DIRECTIONS: Whenever a line in the records below contains "changes", pick it out.

SUPPLIED DATA:
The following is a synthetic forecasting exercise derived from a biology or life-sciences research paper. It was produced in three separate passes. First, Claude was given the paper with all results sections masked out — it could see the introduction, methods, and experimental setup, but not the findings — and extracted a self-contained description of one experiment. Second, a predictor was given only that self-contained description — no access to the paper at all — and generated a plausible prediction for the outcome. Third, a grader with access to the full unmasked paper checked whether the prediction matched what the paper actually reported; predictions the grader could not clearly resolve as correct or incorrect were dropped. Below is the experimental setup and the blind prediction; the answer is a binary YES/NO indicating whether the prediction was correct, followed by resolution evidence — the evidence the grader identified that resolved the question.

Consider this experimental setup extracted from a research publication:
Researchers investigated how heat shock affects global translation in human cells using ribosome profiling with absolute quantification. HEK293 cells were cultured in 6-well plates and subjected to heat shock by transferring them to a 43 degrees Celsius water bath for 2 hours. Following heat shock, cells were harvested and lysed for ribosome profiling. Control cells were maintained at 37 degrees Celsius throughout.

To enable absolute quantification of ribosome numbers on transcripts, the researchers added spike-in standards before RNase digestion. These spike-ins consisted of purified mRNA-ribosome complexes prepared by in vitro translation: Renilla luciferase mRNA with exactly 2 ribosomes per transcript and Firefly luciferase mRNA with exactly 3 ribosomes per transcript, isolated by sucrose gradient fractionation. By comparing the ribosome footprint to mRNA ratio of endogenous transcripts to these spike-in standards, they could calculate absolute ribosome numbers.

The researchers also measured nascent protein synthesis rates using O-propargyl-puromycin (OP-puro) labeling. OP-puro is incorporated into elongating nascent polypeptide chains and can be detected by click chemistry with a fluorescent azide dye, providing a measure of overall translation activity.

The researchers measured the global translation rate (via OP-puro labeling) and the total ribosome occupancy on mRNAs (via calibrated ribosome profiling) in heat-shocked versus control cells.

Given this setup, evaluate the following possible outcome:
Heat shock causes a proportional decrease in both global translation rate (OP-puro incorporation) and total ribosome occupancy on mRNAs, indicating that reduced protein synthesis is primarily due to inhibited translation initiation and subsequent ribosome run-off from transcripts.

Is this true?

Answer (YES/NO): YES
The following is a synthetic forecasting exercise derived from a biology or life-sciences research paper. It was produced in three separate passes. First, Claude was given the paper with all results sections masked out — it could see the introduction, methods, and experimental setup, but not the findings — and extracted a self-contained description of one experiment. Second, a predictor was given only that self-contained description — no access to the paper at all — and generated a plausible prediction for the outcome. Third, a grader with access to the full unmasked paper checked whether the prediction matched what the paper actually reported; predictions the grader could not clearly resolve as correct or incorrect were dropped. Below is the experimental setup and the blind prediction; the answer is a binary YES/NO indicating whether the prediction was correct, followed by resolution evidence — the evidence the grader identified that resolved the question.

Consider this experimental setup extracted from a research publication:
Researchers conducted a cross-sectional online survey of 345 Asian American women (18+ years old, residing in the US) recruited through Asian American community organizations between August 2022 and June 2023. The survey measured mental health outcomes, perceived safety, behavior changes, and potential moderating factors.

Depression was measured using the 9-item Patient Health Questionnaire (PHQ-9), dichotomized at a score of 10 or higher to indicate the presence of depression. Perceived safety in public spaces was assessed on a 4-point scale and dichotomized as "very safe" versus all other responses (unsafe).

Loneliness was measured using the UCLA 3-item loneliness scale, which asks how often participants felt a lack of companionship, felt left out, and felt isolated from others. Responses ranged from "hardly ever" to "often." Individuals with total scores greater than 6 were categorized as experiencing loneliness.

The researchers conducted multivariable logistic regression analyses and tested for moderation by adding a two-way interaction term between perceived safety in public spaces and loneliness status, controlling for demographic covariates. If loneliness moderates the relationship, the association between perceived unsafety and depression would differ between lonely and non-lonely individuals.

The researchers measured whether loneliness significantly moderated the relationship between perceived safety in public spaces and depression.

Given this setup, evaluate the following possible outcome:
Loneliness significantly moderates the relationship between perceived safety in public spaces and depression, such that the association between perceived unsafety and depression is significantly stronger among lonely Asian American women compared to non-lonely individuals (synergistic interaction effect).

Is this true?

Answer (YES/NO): NO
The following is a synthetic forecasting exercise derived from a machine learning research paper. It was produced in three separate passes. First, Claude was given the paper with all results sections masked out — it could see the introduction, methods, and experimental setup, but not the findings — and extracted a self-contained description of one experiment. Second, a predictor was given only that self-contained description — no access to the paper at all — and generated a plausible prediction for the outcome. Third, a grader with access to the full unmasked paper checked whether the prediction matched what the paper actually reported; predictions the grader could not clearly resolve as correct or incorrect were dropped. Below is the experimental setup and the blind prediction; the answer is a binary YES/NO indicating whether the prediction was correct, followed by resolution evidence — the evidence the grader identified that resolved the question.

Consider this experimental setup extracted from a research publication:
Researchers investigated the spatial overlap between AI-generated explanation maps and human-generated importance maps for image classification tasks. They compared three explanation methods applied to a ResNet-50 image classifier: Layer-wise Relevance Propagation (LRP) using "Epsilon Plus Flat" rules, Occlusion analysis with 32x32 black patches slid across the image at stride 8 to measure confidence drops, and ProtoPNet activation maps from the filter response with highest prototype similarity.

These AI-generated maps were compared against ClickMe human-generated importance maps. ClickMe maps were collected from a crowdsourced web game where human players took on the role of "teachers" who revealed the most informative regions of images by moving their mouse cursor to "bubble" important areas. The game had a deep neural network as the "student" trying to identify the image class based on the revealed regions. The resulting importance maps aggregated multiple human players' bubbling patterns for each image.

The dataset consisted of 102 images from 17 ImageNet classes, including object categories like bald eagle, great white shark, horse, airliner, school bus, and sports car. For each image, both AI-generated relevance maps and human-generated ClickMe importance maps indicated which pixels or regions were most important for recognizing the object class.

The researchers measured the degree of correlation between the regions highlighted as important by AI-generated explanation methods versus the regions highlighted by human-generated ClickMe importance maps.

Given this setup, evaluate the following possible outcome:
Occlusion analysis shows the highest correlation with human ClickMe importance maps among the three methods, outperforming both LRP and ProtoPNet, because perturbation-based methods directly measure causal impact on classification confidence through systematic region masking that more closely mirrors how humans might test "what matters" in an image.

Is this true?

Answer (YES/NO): NO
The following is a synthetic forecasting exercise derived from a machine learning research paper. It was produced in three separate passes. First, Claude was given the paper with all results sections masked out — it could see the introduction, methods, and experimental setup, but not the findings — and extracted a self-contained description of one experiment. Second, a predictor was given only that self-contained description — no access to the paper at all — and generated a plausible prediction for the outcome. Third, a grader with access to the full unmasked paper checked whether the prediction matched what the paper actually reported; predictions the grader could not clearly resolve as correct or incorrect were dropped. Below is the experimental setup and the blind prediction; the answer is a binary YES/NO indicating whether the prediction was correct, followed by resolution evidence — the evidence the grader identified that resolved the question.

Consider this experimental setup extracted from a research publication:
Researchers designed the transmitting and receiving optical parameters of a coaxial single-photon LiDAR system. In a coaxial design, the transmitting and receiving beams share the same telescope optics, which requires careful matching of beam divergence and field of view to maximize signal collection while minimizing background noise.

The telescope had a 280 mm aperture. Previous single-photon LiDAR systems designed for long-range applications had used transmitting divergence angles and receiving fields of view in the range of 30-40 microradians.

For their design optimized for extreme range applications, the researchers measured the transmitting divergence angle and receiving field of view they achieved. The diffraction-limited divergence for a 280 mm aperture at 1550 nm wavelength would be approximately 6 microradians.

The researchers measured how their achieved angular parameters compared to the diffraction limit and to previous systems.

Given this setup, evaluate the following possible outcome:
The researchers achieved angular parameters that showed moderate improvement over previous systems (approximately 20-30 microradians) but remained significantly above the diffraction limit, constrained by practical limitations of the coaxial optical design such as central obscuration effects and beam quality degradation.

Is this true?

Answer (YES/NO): NO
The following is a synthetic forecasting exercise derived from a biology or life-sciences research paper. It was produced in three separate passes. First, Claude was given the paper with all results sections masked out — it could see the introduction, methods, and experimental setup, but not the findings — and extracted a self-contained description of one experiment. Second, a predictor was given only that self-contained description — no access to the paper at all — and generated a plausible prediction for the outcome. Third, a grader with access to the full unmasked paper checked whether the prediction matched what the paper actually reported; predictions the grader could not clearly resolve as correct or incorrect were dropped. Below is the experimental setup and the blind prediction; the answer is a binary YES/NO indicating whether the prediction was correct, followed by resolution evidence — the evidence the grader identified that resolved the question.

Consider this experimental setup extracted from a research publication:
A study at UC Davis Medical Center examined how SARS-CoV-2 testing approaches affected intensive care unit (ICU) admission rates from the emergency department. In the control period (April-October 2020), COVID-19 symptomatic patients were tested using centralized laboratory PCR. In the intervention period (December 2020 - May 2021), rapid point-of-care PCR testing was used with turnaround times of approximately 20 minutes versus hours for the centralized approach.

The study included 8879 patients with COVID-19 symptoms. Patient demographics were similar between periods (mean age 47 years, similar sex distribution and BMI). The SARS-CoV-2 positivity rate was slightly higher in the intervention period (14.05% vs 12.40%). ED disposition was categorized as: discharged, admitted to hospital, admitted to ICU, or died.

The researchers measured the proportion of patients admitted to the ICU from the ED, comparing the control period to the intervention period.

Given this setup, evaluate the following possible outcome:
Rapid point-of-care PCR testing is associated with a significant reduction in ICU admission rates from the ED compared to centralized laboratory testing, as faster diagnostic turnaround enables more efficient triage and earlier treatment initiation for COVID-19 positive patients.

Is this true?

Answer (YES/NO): NO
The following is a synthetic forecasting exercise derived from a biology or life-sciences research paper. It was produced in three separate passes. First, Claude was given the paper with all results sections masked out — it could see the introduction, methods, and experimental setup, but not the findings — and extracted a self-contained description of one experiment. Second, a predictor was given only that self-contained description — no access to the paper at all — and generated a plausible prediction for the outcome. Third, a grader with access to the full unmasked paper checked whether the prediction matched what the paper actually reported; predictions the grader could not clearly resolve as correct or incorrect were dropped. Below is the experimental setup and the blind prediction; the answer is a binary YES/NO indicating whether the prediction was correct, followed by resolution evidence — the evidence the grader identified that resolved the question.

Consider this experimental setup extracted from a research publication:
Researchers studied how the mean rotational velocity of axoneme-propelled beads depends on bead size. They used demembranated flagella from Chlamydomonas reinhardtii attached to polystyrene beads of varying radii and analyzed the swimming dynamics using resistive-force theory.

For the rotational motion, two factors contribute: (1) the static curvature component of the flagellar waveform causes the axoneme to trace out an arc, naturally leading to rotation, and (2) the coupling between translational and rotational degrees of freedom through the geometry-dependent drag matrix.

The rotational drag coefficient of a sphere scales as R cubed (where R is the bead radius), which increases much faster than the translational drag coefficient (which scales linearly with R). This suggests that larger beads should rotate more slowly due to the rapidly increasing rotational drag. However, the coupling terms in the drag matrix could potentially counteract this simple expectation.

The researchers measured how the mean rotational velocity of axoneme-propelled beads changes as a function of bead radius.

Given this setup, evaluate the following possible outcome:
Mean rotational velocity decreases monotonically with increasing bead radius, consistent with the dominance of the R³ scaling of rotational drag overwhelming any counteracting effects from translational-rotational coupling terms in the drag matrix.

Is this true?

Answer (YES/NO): NO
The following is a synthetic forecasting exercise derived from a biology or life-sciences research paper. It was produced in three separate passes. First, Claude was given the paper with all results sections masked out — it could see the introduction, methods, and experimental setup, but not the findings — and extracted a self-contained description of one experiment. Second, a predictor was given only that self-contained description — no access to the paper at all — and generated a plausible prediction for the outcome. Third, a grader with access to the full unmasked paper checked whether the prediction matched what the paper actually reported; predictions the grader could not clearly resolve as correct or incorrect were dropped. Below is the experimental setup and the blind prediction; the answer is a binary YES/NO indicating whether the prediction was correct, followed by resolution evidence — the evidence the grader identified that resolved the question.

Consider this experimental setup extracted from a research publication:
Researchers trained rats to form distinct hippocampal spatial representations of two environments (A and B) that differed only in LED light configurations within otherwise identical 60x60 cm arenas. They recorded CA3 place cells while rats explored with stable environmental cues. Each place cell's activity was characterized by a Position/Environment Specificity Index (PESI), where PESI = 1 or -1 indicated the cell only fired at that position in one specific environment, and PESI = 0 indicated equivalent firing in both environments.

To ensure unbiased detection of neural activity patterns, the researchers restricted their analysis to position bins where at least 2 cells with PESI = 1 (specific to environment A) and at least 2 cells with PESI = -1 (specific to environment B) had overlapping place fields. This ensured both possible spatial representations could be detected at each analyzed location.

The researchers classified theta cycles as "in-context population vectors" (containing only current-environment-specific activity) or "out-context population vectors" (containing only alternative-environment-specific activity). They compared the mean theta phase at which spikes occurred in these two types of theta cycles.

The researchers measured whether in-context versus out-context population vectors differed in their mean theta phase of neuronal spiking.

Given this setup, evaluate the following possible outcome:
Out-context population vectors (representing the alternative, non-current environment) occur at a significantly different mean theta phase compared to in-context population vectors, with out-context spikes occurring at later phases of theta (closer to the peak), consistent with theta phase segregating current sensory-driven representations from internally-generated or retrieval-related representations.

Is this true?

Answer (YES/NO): YES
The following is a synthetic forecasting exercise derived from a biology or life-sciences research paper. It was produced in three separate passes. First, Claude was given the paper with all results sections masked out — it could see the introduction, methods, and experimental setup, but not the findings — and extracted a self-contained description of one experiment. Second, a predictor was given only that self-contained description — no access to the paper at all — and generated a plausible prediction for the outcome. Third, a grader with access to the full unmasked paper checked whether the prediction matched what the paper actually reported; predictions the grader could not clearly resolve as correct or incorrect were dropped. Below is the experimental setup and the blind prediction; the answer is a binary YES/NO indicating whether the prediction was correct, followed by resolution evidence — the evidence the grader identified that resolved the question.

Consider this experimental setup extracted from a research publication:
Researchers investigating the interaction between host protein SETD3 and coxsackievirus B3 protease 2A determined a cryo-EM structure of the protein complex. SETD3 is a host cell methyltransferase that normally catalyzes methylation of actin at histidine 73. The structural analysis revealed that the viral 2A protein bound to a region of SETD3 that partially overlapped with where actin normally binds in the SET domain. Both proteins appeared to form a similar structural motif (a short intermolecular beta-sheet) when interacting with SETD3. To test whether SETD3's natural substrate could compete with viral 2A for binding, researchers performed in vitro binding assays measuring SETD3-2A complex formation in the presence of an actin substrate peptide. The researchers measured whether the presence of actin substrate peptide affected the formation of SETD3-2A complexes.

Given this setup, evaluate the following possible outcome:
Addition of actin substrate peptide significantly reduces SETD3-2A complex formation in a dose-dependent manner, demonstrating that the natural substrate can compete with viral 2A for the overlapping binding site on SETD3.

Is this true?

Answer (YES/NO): YES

EXERCISE OUTPUT:
Researchers conducted a cross-sectional online survey of 345 Asian American women (18+ years old, residing in the US) recruited through Asian American community organizations between August 2022 and June 2023. The survey measured mental health outcomes, perceived safety, behavior changes, and potential moderating factors.
The researchers measured how the mean rotational velocity of axoneme-propelled beads changes as a function of bead radius.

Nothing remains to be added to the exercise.